══ RECORDS SHOWN

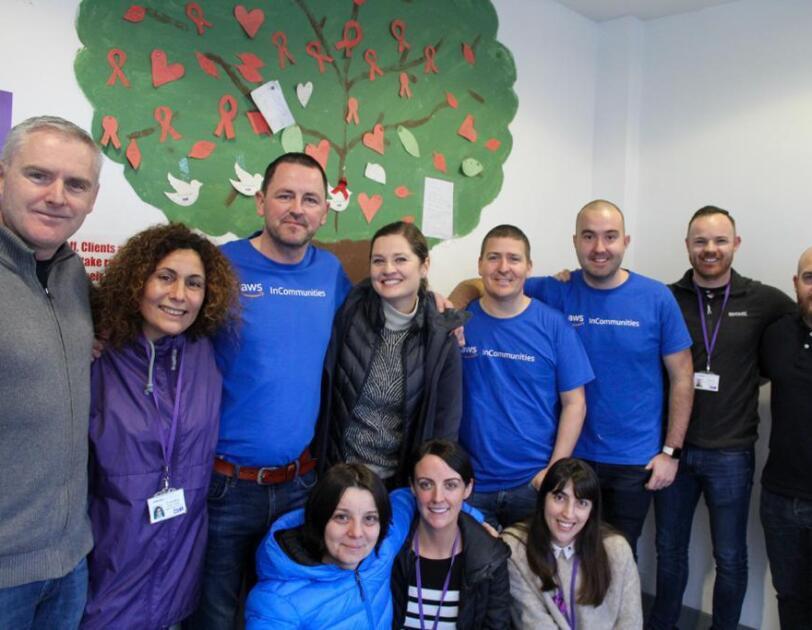 aws amazon volunteers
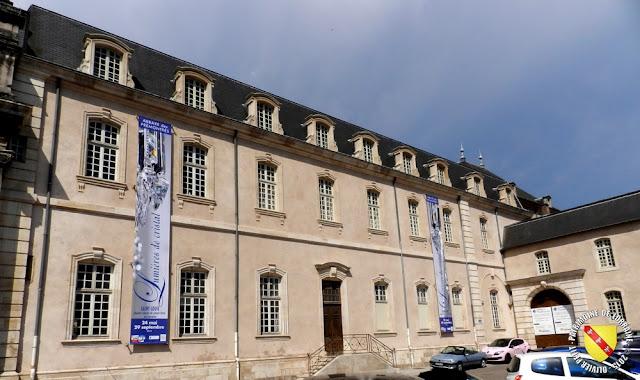 PONT-A-MOUSSON (54) - Abbaye des Prémontrés : les bâtiments conventuels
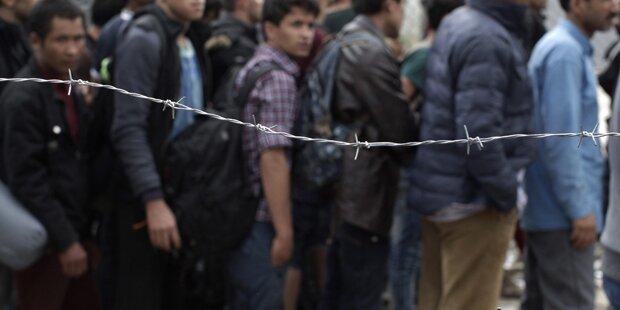 Türkei nimmt Hunderte Flüchtlinge fest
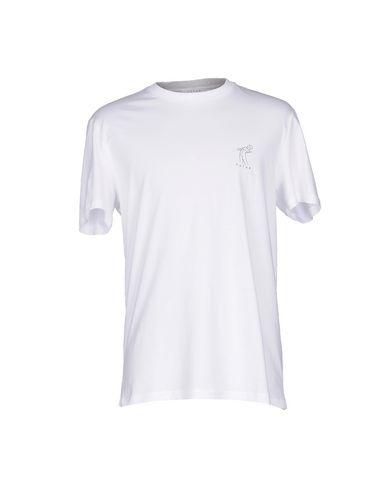 f-u-t-u-r-t-shirt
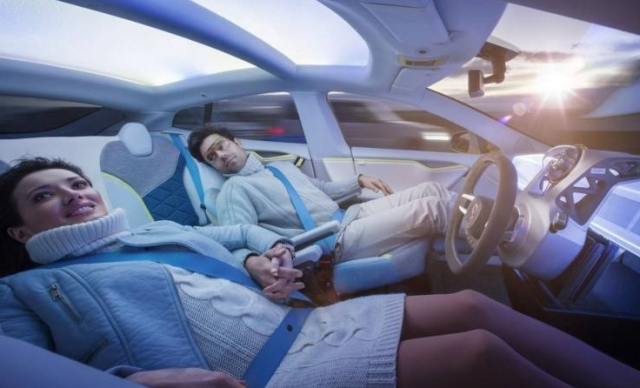 无人驾驶继续前行 全球首个无人驾驶清洁车队上海诞生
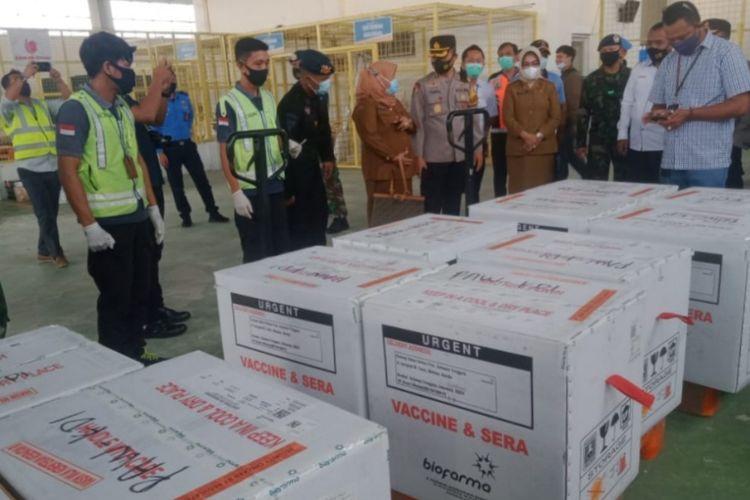 Petugas Brimob dan TNI mengawal kedatangan vaksin Sinovac di di Bandara Halu Oleo Kendari
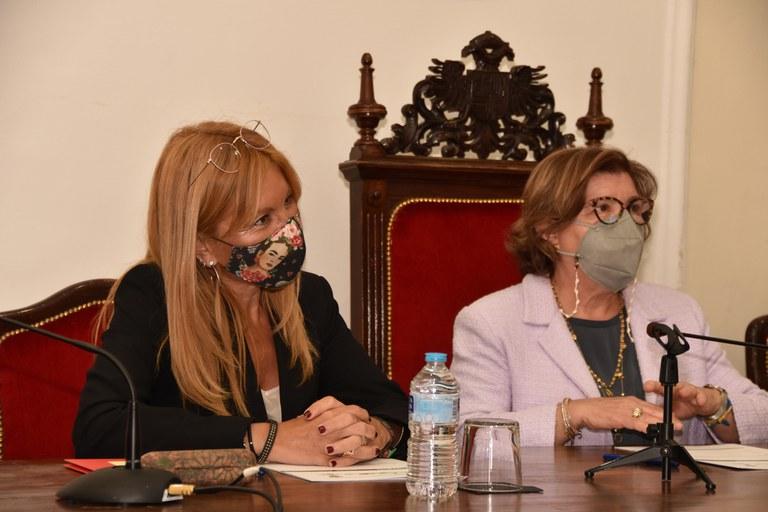 Les alcaldesses de tots dos municipis, durant l'acte d'agermanament
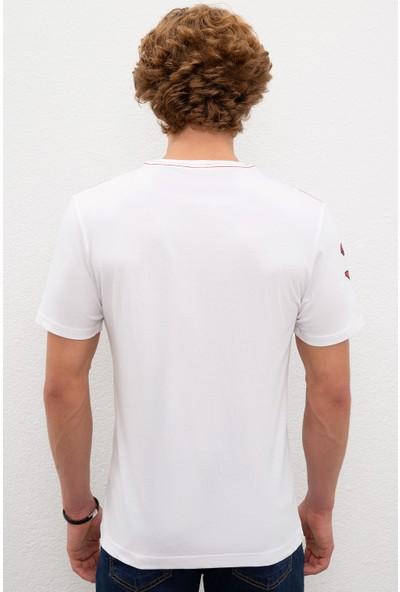 U.S. Polo Assn. Erkek T-Shirt 50220548-VR013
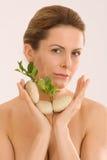 aromatherapy χαλαρώνοντας γυναίκα Στοκ Εικόνα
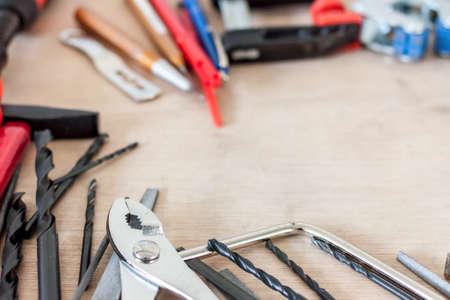 흑인과 백인 많은 도구들이 엉망으로 스톡 콘텐츠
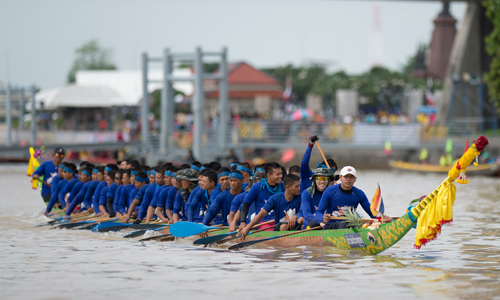 Thailand-International-Swan-Boat-Race-01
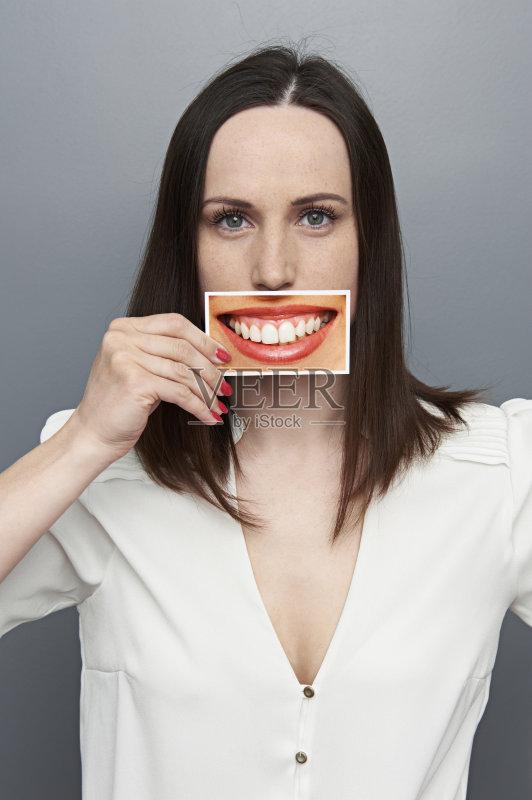 笑容-女人 想法 看 概念和主题 仅女人 白人 情感 女性 美女 微笑 幽默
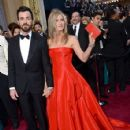 Justin Theroux and Jennifer Aniston At The 85th Annual Academy Awards (2013) - 425 x 594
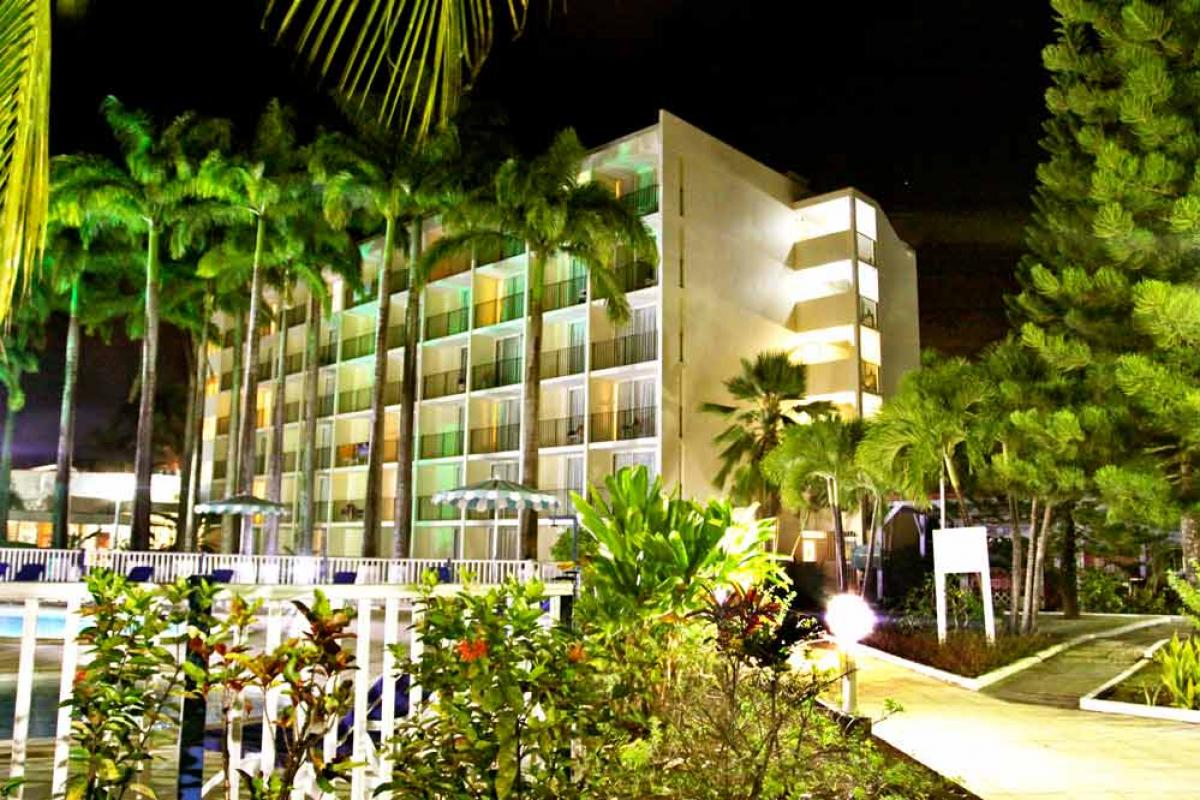 Hotel Salako - Vue d'ensemble de nuit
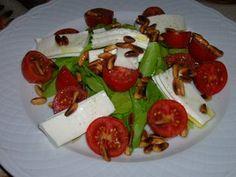 Amanida de tomàquet cirerol i espinac baby/ Ensalada de tomate cherry y espinaca baby/ Cherry tomato and baby spinach salad/ Salada de tomate cherry e espinafre baby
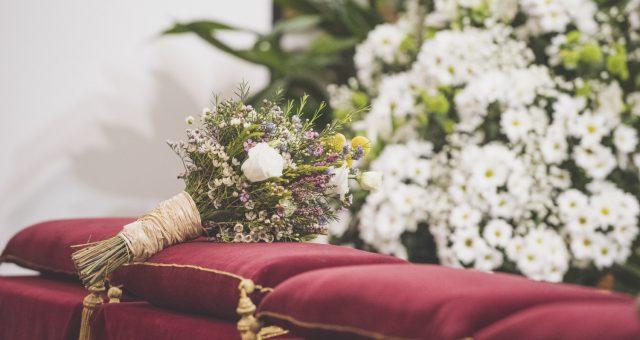 Se llevan los ramos de flores silvestres y nos encantan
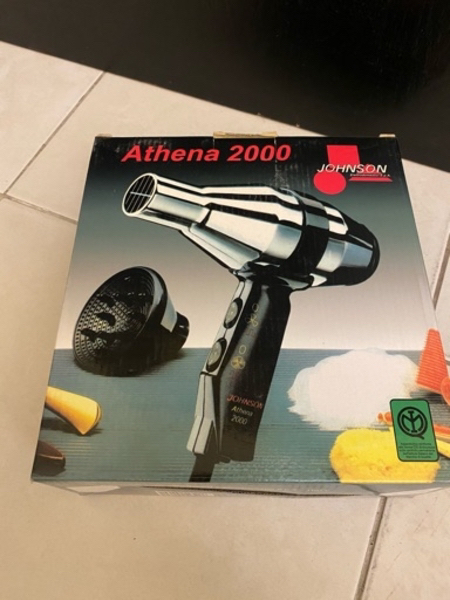Used Water kettle and hairdryer in Dubai, UAE
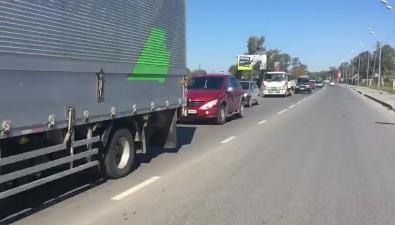 Автолюбители встали впробку наулице Ленина из-за устремившихся наярмарку южносахалинцев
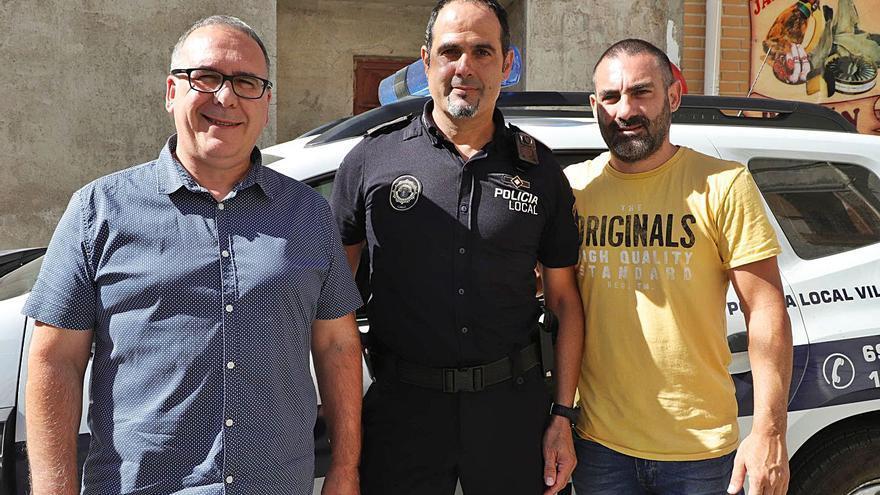 Dimite un concejal de Villalonga entre dudas de amaño en el concurso de policías
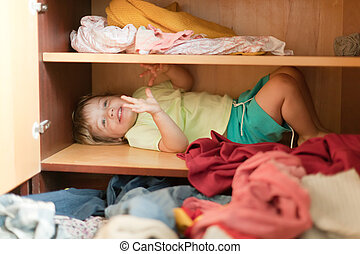 Baby girl is in the closet - Baby girl is in the parent's...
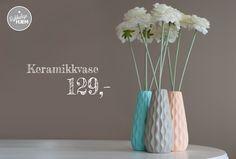 Disse populære vasene er nå på lager i både grå, turkis og fersken! Kjøpes på www.lykkeligehjem.no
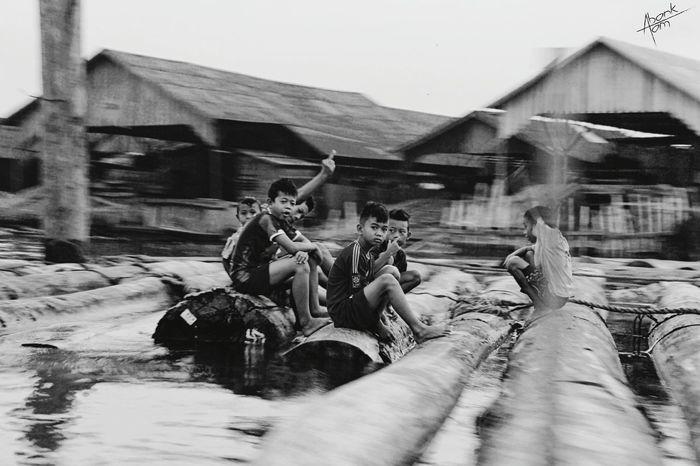 sisi lain pasar terapung banjarmasin Bestmoment Eyeemindonesia INDONESIA Banjarmasin Humaninterest Panning Blackandwhite Streetphotography EyeEm Best Shots Eye4blackandwhite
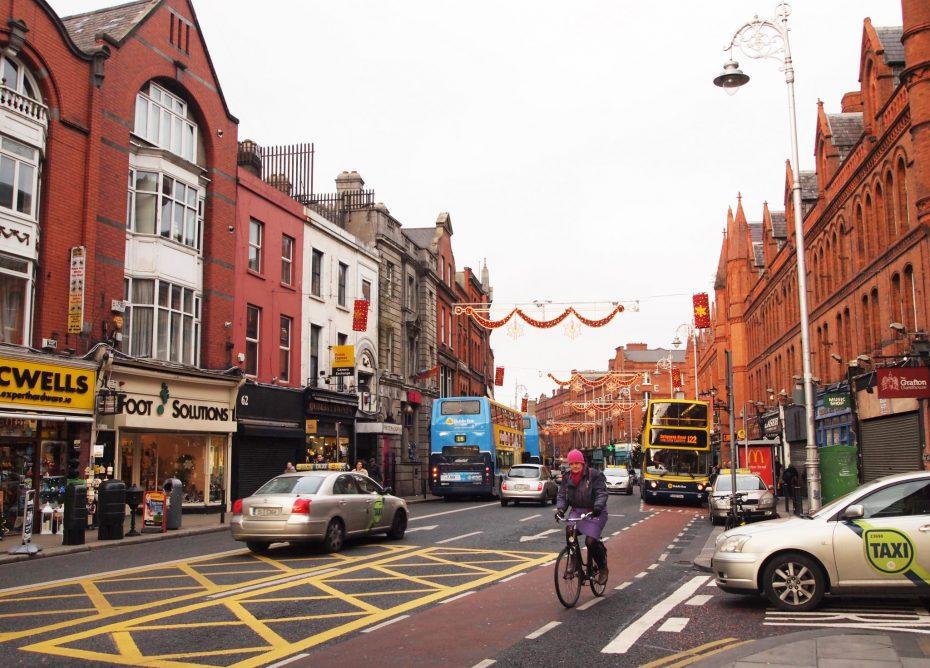 Drukke straat in Dublin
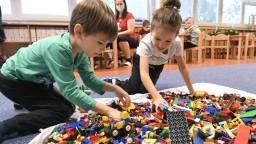 Väčšina detí zostáva doma, otvorené môžu byť len škôlky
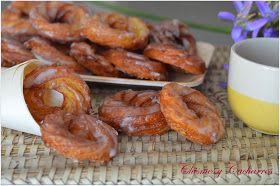 Estas rosquillas están ahora en todas las confiterías de León, antes no teníamos dulce para este día pero ya se lleva varios años hacie...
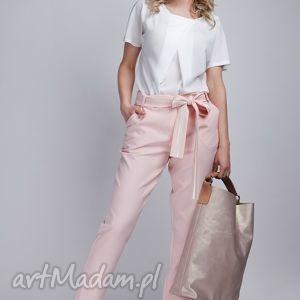 Spodnie, SD109 róż, spodnie, kokarda, pasek, różowe, kieszenie
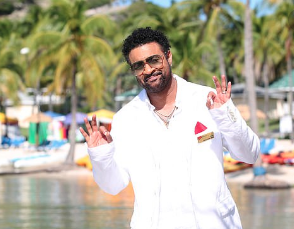 Shaggy Steps Away From Rihanna Album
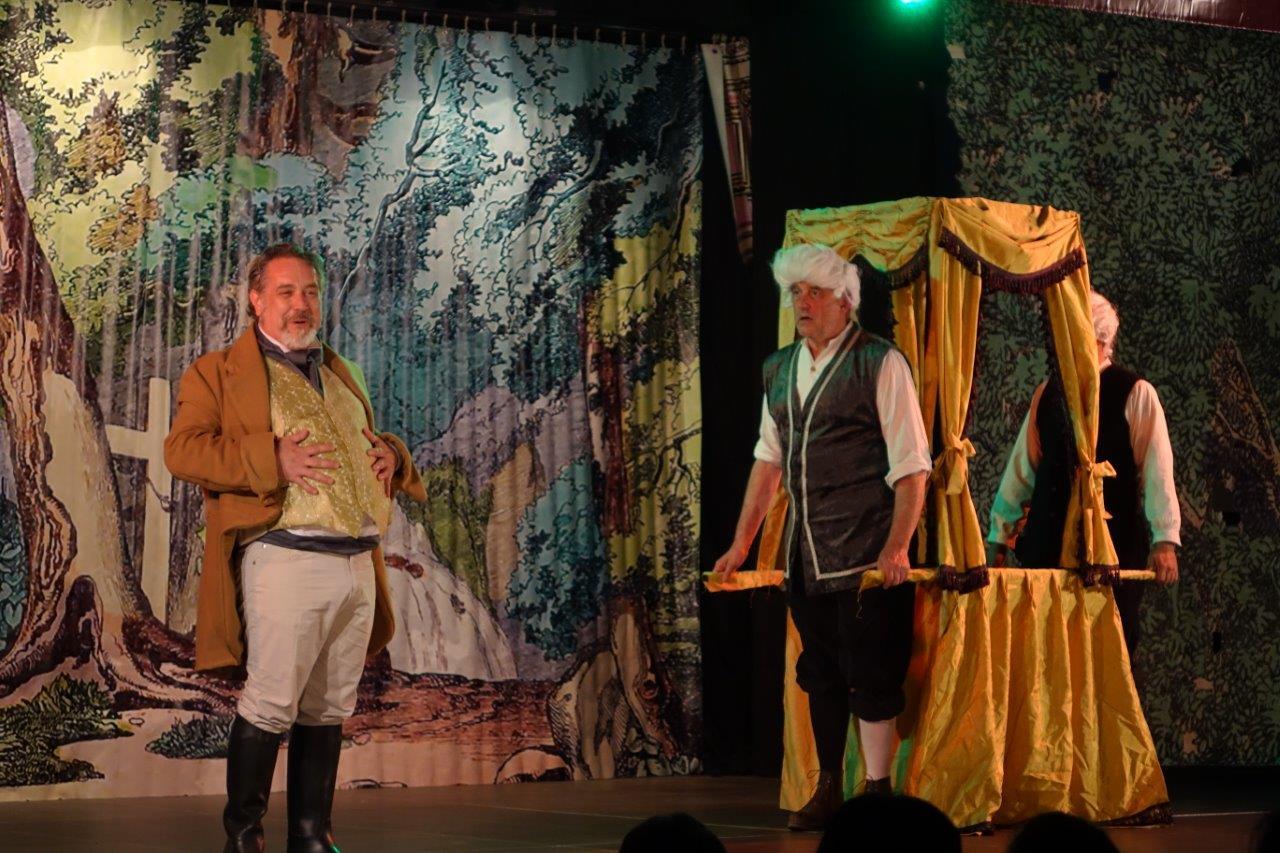 Rastagnac, le préfet de la Marne qui se fait une fortune avec le détournement de l'eau du Surmelin vers Paris, voit d'un très mauvais oeil cette histoire d'opérette...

════

From the opening line of the entries above to the line that holds "Used Water kettle and hairdryer in Dubai, UAE", inclusive, reproduce each line exactly and omit any picture.

SOLUTION FOR THIS EXERCISE >>
 aws amazon volunteers
 PONT-A-MOUSSON (54) - Abbaye des Prémontrés : les bâtiments conventuels
 Türkei nimmt Hunderte Flüchtlinge fest
 f-u-t-u-r-t-shirt
 无人驾驶继续前行 全球首个无人驾驶清洁车队上海诞生
 Petugas Brimob dan TNI mengawal kedatangan vaksin Sinovac di di Bandara Halu Oleo Kendari
 Les alcaldesses de tots dos municipis, durant l'acte d'agermanament
 U.S. Polo Assn. Erkek T-Shirt 50220548-VR013
 aromatherapy χαλαρώνοντας γυναίκα Στοκ Εικόνα
 흑인과 백인 많은 도구들이 엉망으로 스톡 콘텐츠
 Thailand-International-Swan-Boat-Race-01
 笑容-女人 想法 看 概念和主题 仅女人 白人 情感 女性 美女 微笑 幽默
 Justin Theroux and Jennifer Aniston At The 85th Annual Academy Awards (2013) - 425 x 594
 Hotel Salako - Vue d'ensemble de nuit
 Amanida de tomàquet cirerol i espinac baby/ Ensalada de tomate cherry y espinaca baby/ Cherry tomato and baby spinach salad/ Salada de tomate cherry e espinafre baby
 Se llevan los ramos de flores silvestres y nos encantan
Used Water kettle and hairdryer in Dubai, UAE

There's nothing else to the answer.